On many occasions, while plugging for reds along the coastline near Steinhatchee, I’ve had fish charge noisy topwater lures from as far as 25 or 30 feet. They didn’t see the plugs (redfish are not known for their visual acuity), but heard them at that distance. “Heard” might be a decent term to use here—“felt” might be a better one.
Gamefish “feel,” usually through their lateral lines, for a number of reasons. One is to protect themselves. A boat wake caused by an inexperienced pushpoler is a common example. Fish, particularly those in shallow water, sense that wake as a shark or porpoise on the attack and usually run for cover.

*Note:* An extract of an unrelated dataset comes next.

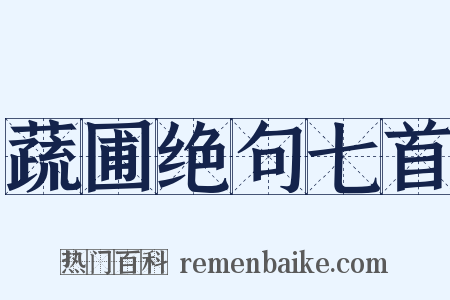 蔬圃绝句七首是什么意思的图片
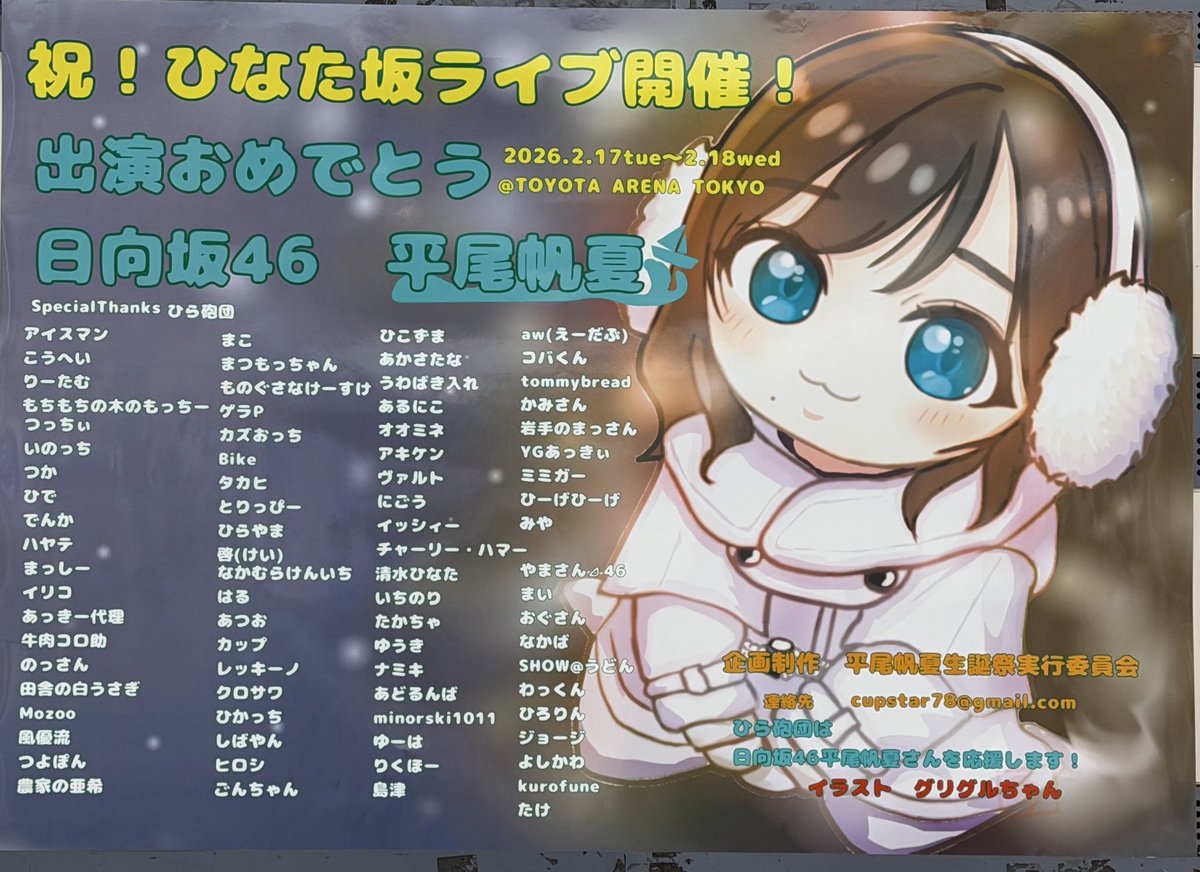 平尾帆夏　LINE MUSIC 君は０から１になれ　サイン入り特製ソロポスター 応援ポスター発見(*^^*) #平尾帆夏 #ひなた坂ライブ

Another reason is to feel the presence of others of their same species. Fish in schools don’t necessarily see the others in the group, but seem to do pretty well when it comes to gathering together and moving around. And finally, they sense their own prey. Nervous baitfish run helter-skelter, shaking and quaking, when they know predators are nearby. And that’s the reason that anglers need to understand in terms of catching more fish.
Popping corks with sliding weights, like D.O.A.’s Deadly Combo (that’s pre-rigged with a 3-inch shrimp) are good examples. When you pop that cork, you create a sound much like the gill rattle of a bait being attacked by a predator. If you ask me why then that the predator eats the shrimp, I’d say it has something to do with shrimp being a tastier treat than a mullet or a pinfish, eliciting a strong primal instinct on the part of the predator.

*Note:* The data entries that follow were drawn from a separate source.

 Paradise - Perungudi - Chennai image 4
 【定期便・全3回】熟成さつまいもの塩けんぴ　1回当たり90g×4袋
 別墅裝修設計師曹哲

I’ve also found that topwater lures with built-in rattles do a bit better than those without them in terms of attracting trout and redfish (and ladyfish, jacks and even a cobia or two). I’m a bit undecided about whether high-pitch or low-pitch rattles have an advantage, but generally believe in using rattles. MirrOlure’s She Pup and MirrOmullet both make a lot of noise and work well. Even trusty old MirrOlure 52Ms are good, as their hooks make a good bit of noise as they contact the lure’s body. It took Paul Brown several years to add rattles to his Corky Mullet lures, a feature now continued by MirrOlure. And you can even put a glass (D.O.A.) or plastic (Woodies Rattlers) rattle into a jig or fake shrimp to increase your odds.
Popping plugs also work well and while they may make too much noise in really slick water, they’re excellent in choppy seas. Chug Bugs and MirrOlure Popa Dogs are good choices, depending on the size lure you need. Small Chug Bugs may attract more strikes, but Popa Dogs attract bigger fish.
Finally, don’t forget that spoons and spinnerbaits both create visual and aural clues to predators. They rattle and shimmy and shake—and those good vibrations are what the fish often feel long before they see these small baits. I’m amazed sometimes that a fast moving spoon can attract so many strikes. I suspect that’s because the faster the lure moves, the more vibrations it creates.